- What can I do to help keep bears in Telluride safe?
- Always keep your polycart (trash can) locked.
- Bag trash tightly to contain odors.
- Clean polycart with a bleach solution.
- Keep pet food inside.
- Keep barbecue grills clean.
- Never leave food in a vehicle.
- Lock downstairs doors and windows.
If bears do not forage successfully in town, they will then move on to areas that provide them with the food they need to hibernate through the winter. Houses have been “broken into” by bears looking for food. Imagine the unpleasant surprise of coming home to a bear eating ice cream out of your freezer and the mess they created to locate the tastiest items!
Keeping the town clean also serves to minimize skunks and rodents who thrive near humans because of our messy ways.
- What do I do if I see a bear?
Colorado Parks and Wildlife has many great resources about safely recreating in Bear country.

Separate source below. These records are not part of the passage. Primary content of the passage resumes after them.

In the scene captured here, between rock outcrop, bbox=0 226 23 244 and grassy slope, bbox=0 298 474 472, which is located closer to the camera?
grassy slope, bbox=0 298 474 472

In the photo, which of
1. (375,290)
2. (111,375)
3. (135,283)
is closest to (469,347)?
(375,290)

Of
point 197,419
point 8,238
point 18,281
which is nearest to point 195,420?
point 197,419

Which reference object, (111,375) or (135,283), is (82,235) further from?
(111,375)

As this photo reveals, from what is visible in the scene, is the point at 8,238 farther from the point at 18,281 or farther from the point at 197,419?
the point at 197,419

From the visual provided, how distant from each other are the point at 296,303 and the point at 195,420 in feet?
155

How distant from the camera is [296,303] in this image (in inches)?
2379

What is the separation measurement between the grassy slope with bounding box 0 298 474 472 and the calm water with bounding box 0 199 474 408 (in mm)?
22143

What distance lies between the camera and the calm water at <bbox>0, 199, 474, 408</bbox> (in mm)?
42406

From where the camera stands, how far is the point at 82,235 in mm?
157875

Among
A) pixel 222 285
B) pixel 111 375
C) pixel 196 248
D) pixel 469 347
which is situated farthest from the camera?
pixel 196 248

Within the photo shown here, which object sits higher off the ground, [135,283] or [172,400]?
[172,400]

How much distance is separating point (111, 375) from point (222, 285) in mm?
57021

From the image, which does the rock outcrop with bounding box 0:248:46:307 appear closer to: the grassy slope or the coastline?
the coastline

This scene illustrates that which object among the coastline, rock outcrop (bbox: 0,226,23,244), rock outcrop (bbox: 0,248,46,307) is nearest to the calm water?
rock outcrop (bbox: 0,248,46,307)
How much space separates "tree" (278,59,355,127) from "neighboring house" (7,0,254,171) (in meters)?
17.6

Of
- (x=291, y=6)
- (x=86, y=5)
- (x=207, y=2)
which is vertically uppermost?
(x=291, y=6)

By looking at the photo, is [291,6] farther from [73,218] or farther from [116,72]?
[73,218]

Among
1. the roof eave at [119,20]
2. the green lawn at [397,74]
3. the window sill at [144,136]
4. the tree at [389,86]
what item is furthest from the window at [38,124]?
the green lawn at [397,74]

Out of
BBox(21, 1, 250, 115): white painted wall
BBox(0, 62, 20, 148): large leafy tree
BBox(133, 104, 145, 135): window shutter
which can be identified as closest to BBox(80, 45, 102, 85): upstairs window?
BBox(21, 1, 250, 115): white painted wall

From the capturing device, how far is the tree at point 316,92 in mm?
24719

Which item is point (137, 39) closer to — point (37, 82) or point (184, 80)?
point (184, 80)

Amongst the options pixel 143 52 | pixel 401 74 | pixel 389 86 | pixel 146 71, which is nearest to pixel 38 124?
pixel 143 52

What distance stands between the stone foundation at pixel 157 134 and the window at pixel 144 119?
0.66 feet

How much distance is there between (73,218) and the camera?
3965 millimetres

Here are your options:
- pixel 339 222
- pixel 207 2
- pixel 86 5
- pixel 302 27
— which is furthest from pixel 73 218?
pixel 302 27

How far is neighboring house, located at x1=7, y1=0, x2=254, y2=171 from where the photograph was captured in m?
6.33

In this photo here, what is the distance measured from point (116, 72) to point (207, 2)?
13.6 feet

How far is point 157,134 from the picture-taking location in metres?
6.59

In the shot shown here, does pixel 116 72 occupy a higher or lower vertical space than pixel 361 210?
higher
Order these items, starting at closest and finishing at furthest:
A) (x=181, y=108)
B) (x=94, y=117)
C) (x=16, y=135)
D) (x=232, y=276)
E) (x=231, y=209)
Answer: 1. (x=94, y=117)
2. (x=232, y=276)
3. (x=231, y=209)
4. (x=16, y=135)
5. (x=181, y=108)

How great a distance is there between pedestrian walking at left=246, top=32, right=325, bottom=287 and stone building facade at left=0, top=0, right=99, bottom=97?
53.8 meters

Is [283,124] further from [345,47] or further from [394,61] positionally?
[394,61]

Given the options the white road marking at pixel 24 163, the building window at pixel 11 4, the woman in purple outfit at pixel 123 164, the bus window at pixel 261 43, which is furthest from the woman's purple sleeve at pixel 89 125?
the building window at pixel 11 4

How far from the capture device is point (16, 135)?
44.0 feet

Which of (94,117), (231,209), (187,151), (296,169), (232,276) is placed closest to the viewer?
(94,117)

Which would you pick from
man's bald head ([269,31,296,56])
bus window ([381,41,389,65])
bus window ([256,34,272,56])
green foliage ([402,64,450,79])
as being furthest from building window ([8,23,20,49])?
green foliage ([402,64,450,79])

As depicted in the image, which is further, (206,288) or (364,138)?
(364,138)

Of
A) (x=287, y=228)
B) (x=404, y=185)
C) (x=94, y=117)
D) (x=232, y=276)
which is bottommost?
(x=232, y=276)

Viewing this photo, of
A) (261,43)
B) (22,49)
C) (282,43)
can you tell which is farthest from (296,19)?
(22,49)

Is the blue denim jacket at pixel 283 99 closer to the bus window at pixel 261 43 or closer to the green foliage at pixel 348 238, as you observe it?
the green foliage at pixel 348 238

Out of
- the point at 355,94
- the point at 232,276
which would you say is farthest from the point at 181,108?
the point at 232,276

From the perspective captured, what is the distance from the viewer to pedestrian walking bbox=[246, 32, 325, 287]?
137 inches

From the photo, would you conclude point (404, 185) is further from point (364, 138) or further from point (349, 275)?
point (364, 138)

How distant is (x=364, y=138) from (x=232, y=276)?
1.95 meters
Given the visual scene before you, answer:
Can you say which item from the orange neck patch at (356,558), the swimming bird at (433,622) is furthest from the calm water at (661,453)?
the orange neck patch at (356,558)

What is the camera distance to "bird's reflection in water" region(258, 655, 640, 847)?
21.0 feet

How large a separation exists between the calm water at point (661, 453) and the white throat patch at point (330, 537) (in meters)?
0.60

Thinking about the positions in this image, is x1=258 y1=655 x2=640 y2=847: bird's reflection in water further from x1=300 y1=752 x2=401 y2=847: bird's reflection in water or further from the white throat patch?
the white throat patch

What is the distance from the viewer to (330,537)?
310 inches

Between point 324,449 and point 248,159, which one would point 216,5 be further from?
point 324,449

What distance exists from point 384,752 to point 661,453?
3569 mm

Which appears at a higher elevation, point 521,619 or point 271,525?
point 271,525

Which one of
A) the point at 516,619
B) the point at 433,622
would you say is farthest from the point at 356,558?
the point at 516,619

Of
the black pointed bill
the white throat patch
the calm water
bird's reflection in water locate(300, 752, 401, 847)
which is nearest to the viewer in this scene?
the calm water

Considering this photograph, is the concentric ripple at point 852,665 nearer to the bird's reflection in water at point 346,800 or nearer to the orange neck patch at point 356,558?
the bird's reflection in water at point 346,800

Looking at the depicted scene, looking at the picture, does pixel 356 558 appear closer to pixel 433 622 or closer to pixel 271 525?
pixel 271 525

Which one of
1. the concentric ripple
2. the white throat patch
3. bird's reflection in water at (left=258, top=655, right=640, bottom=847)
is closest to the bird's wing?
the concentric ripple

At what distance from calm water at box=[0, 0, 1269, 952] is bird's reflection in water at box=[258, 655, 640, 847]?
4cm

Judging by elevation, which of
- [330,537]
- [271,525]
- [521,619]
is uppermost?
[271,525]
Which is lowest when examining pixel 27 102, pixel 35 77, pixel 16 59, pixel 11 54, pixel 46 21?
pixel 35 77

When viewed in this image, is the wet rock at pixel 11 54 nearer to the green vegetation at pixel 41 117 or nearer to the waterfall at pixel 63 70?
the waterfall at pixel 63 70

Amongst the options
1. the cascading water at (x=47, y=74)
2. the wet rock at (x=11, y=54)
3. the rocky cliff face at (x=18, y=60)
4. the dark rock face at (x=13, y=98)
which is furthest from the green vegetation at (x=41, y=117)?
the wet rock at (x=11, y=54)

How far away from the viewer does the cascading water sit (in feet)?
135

Please look through this information carefully before you head out to hike or camp so you can safely enjoy the areas in and around Telluride.
- Why is there a fee for keeping my trash can/dumpster unlocked?
Keeping our trash secured and out of reach of bears is one of the best ways to keep bears from becoming habituated to humans and becoming aggressive around human food sources. The fines are in place to help encourage everyone to do the right thing when it comes to keeping bears and people safe.
Find more information about successfully living in Bear Country with Colorado Parks and Wildlife
Keeping You & Telluride's Wildlife Safe
Recognizing the tremendous enrichment that we gain by the abundance and proximity of wildlife near our town, the goal of management is to promote co-existence in a manner that does not endanger the animal or humans. Many species of wildlife live in and around Telluride - beaver, black bear, mountain lions, lynx, and skunks to name a few. Currently, Telluride actively manages just two: bears and beavers.
Monitoring Local Beaver Dams
Managing beavers in Telluride requires keeping an eye on dams that back up waters from the San Miguel River and keeping stout wire around favorite trees. It is the job of beavers to graze on willows, aspen and cottonwoods. They often graze quite heavily on these trees for food and to keep their front teeth filed down to a reasonable length. This does not kill the trees or willows, which thrive on pruning, but it certainly changes their appearance - where once there was a tree, there now is a shrub that doesn’t have the same landscape appeal!
Dams in the river are a more serious issue on two levels. Left unattended, the dams could back up water into areas of town that are required for other uses, like the post office or someone’s home. Even those that don’t create an immediate flooding hazard, can exacerbate flooding during a large precipitation event. So, town staff is currently experimenting with a number of methods designed to allow beaver to build their dams and allow humans to control the water level behind them. When these methods fail and to minimize adverse impacts to the sensitive riparian corridor, lots of back-breaking labor is required to take down dams by hand. When even this fails, deconstruction machinery is carefully used to remove them.